L’identité communautaire : une construction fictive et « imaginée »

On peut s’interroger sur la façon dont la fiction, si essentielle parmi ces groupes de joueurs, contribue à façonner une « communauté d’esprit et d’amitié », pour reprendre les mots de Tönnies. Les joueurs interrogés mettent en avant la nature d’Elite Dangerous : en tant que jeu bac à sable, il autorise bien sûr toutes les appropriations singulières et les histoires uniques, dont les joueurs veulent garder une trace et qu’ils souhaitent aussi souvent faire connaître. Il n’en reste pas moins que tous les bacs à sable ne se prêtent pas à de telles appropriations. L’imaginaire du space opera, associé au genre littéraire du journal de voyage, semble prédisposer à cette prolifération textuelle, comme le montre également l’exemple de Star Citizen, encore en développement mais lui aussi déjà riche d’une abondante production de la part des joueurs26. Plusieurs notions issues des sciences humaines peuvent aider à comprendre comment ces fictions contribuent à cristalliser, ou à précipiter au sens chimique du mot, un esprit communautaire.

La première est celle de lieu de mémoire, inventée par Pierre Nora. Le mot n’est pas à entendre en un sens purement spatial, puisqu’à côté des monuments aux morts et du Panthéon, Nora retient aussi la Marseillaise ou les trois couleurs nationales, ou plus généralement tout symbole ou œuvre à laquelle une collectivité attache matériellement un souvenir partagé. De tels lieux de mémoire existent dans Elite Dangerous : en parcourant l’espace galactique, le joueur découvre plusieurs centaines de balises contenant des messages reliés au lore du jeu et commémorant des événements historiques fictifs.
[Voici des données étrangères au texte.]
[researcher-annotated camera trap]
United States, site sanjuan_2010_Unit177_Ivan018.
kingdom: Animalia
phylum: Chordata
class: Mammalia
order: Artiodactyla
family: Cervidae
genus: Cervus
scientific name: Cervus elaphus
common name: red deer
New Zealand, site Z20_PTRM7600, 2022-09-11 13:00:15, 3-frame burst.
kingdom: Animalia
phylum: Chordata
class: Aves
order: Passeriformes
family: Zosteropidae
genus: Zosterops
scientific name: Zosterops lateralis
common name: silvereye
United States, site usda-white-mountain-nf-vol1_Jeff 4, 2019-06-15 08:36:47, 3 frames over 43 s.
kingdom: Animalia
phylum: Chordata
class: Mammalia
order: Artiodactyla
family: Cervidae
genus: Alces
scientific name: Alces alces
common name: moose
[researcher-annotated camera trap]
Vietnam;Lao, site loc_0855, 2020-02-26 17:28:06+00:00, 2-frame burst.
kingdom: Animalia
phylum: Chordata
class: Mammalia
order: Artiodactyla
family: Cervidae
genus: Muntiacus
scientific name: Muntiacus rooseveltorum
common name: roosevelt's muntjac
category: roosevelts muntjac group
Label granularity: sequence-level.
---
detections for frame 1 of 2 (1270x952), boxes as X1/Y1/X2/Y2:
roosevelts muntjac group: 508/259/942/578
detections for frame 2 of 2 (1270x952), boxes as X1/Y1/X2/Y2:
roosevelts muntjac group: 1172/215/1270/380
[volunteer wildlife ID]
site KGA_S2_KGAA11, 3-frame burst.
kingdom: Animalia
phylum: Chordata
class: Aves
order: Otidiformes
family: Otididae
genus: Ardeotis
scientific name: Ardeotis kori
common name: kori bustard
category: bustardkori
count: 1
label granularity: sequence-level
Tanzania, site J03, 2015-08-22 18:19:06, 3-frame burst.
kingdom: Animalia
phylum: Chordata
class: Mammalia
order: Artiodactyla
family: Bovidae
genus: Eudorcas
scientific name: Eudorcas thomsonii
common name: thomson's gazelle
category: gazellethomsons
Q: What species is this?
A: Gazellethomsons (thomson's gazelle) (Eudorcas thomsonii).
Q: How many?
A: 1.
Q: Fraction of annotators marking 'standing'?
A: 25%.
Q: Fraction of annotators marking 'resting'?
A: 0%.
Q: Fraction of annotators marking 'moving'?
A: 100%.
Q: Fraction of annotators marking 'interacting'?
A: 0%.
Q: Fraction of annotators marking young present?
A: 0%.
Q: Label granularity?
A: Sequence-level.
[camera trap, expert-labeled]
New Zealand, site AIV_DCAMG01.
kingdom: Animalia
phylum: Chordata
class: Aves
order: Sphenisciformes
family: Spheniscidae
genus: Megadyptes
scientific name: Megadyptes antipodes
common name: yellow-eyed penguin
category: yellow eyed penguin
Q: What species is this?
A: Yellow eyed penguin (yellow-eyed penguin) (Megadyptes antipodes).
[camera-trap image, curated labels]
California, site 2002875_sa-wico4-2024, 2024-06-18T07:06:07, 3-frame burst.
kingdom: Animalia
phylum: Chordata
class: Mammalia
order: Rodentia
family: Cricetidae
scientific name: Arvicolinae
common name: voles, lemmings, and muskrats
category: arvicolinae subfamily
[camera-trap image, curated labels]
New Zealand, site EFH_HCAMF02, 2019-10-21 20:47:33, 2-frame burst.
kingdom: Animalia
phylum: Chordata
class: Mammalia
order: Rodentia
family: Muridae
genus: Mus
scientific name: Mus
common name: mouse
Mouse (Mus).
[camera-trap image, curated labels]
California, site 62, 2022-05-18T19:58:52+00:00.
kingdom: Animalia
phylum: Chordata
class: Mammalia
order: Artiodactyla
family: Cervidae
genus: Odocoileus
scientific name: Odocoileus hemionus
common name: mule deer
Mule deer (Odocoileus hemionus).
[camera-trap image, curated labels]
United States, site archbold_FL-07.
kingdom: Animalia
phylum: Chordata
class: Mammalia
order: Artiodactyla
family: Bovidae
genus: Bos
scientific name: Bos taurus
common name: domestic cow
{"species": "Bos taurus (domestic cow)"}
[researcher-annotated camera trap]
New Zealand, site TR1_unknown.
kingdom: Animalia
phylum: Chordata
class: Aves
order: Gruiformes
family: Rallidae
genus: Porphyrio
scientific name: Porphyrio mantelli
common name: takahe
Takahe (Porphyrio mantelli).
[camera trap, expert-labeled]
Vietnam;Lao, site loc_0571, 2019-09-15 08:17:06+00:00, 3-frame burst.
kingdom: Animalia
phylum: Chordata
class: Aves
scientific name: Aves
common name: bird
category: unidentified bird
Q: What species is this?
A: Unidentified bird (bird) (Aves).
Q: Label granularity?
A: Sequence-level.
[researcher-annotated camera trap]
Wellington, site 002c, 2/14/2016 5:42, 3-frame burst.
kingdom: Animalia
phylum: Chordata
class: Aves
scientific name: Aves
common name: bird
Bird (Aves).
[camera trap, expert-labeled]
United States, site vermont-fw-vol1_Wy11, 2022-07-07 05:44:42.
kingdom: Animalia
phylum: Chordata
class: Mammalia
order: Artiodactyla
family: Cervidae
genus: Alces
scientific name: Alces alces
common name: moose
Lieu de mémoire en forme de balise touristique dans Elite Dangerous.

Les joueurs ont attaché la même importance à certains lieux qui n’y étaient pas prédestinés par le scénario de l’éditeur, soit qu’ils y aient associé des événements imaginaires, soit qu’ils aient choisi d’y célébrer des faits qui se sont effectivement passés en jeu entre les membres du groupe. Ainsi, les Children of Raxxla anglosaxons ont réussi à imposer le nom officieux de « Salomé’s Reach » à un obscur système aux confins de la galaxie, non loin de l’endroit où le personnage du roman de Wagar, joué par le romancier, prêta serment au cours de ses aventures romanesques : depuis, ce système désolé loin de toute civilisation est devenu une sorte de lieu de pèlerinage pour beaucoup d’explorateurs ; ils sont contraints de passer des dizaines d’heures de pilotage fastidieux avant de parvenir à ce bout du monde, sans intérêt autre que de constituer un lieu de mémoire. Des monuments funéraires, disposés par l’éditeur, commémorent le souvenir des joueurs disparus dans le monde réel : je n’y insisterai pas parce que de tels mémoriaux sortent du cadre de cette étude, et qu’Olivier Servais a consacré une analyse à ces lieux de mémoire particuliers tels qu’on les trouve dans World or Warcraft (2016).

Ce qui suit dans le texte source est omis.